#### Data section

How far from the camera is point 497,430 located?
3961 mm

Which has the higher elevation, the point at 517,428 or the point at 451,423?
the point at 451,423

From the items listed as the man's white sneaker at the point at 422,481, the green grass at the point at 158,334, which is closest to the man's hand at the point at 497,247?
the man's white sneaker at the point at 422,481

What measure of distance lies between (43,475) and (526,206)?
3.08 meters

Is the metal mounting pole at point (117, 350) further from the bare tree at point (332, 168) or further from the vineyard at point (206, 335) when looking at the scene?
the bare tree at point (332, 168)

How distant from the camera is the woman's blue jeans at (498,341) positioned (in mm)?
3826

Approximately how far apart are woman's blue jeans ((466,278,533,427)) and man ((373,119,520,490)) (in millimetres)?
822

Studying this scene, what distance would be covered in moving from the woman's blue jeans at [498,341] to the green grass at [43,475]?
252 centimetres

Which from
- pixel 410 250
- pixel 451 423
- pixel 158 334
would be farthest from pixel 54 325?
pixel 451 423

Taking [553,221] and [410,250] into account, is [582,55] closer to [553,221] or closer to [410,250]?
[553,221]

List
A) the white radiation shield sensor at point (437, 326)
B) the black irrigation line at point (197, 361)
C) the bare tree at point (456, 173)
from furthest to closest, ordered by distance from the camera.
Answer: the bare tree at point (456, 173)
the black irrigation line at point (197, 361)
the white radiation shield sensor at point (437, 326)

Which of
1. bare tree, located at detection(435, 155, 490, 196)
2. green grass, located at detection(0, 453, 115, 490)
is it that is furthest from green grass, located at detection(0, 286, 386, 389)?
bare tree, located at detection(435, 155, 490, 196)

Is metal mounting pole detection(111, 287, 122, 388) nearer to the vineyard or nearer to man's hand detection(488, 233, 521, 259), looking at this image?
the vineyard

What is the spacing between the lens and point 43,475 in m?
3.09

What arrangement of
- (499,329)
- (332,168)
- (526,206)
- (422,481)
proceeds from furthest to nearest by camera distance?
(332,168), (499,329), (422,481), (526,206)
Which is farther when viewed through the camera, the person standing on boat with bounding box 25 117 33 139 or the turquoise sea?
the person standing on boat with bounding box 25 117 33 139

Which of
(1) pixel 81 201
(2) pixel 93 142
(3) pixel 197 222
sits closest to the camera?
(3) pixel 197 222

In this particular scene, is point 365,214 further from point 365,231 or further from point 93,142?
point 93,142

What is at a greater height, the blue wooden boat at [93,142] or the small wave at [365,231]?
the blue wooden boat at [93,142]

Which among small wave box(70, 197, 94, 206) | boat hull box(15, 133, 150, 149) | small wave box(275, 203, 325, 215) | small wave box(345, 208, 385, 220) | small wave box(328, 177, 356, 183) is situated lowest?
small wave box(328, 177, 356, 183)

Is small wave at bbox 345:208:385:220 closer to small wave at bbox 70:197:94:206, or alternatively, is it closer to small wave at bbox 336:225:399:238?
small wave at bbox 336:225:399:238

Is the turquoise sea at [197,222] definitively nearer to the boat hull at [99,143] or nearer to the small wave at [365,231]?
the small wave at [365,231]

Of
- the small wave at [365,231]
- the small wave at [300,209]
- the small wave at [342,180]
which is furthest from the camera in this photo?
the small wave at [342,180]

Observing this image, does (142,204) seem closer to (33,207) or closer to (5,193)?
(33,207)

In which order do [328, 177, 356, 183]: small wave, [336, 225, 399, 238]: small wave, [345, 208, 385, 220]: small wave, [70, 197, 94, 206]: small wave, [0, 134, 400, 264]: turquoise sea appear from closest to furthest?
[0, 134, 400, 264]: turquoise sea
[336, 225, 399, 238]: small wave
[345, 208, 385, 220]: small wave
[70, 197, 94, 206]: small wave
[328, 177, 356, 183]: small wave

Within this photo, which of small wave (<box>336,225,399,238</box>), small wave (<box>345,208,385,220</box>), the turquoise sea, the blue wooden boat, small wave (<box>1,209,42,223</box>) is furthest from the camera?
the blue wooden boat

########

== Set problem ==
Copy out each line exactly as written.

== Solution to the exercise ==
How far from the camera is point 497,430 located?
3961 mm

Which has the higher elevation, the point at 517,428 or the point at 451,423?
the point at 451,423

From the items listed as the man's white sneaker at the point at 422,481, the green grass at the point at 158,334, which is closest to the man's hand at the point at 497,247?
the man's white sneaker at the point at 422,481

What measure of distance lies between (43,475) and (526,206)?
3.08 meters

Is the metal mounting pole at point (117, 350) further from the bare tree at point (332, 168) or further from the vineyard at point (206, 335) when looking at the scene?
the bare tree at point (332, 168)

How distant from the camera is the woman's blue jeans at (498,341) positioned (in mm)?
3826

Approximately how far apart are woman's blue jeans ((466,278,533,427)) and man ((373,119,520,490)) (in millimetres)?
822

Studying this scene, what distance would be covered in moving from the woman's blue jeans at [498,341] to the green grass at [43,475]?
252 centimetres

Which from
- pixel 410 250
- pixel 451 423
- pixel 158 334
would be farthest from pixel 54 325?
pixel 451 423

Taking [553,221] and [410,250] into account, is [582,55] closer to [553,221] or closer to [410,250]?
[553,221]

List
A) the white radiation shield sensor at point (437, 326)
B) the black irrigation line at point (197, 361)
C) the bare tree at point (456, 173)
from furthest to closest, ordered by distance from the camera.
Answer: the bare tree at point (456, 173)
the black irrigation line at point (197, 361)
the white radiation shield sensor at point (437, 326)

Which of
1. bare tree, located at detection(435, 155, 490, 196)
2. green grass, located at detection(0, 453, 115, 490)
is it that is furthest from green grass, located at detection(0, 286, 386, 389)?
bare tree, located at detection(435, 155, 490, 196)

Is metal mounting pole detection(111, 287, 122, 388) nearer to the vineyard or nearer to man's hand detection(488, 233, 521, 259), looking at this image?
the vineyard

What is the spacing between the lens and point 43,475 in m?
3.09

What arrangement of
- (499,329)
- (332,168)
- (526,206)
- (422,481)
proceeds from furthest to nearest by camera distance?
(332,168), (499,329), (422,481), (526,206)
Which is farther when viewed through the camera, the person standing on boat with bounding box 25 117 33 139 or the turquoise sea?
the person standing on boat with bounding box 25 117 33 139

Which of
(1) pixel 81 201
(2) pixel 93 142
(3) pixel 197 222
sits closest to the camera?
(3) pixel 197 222

In this particular scene, is point 365,214 further from point 365,231 or further from point 93,142?
point 93,142

What is at a greater height, the blue wooden boat at [93,142] or the small wave at [365,231]?
the blue wooden boat at [93,142]

Which among small wave box(70, 197, 94, 206) | boat hull box(15, 133, 150, 149) | small wave box(275, 203, 325, 215) | small wave box(345, 208, 385, 220) | small wave box(328, 177, 356, 183) is situated lowest?
small wave box(328, 177, 356, 183)

Is small wave at bbox 345:208:385:220 closer to small wave at bbox 70:197:94:206, or alternatively, is it closer to small wave at bbox 336:225:399:238?
small wave at bbox 336:225:399:238

Is the turquoise sea at [197,222] definitively nearer to the boat hull at [99,143] or nearer to the small wave at [365,231]?
the small wave at [365,231]

Of
- the small wave at [365,231]
- the small wave at [300,209]
- the small wave at [342,180]
which is furthest from the camera in this photo?
the small wave at [342,180]

Observing this image, does (142,204) seem closer to (33,207) or closer to (5,193)?
(33,207)

In which order do [328, 177, 356, 183]: small wave, [336, 225, 399, 238]: small wave, [345, 208, 385, 220]: small wave, [70, 197, 94, 206]: small wave, [0, 134, 400, 264]: turquoise sea appear from closest to furthest?
[0, 134, 400, 264]: turquoise sea
[336, 225, 399, 238]: small wave
[345, 208, 385, 220]: small wave
[70, 197, 94, 206]: small wave
[328, 177, 356, 183]: small wave

Within this photo, which of small wave (<box>336,225,399,238</box>), small wave (<box>345,208,385,220</box>), the turquoise sea, the blue wooden boat, small wave (<box>1,209,42,223</box>) is furthest from the camera?
the blue wooden boat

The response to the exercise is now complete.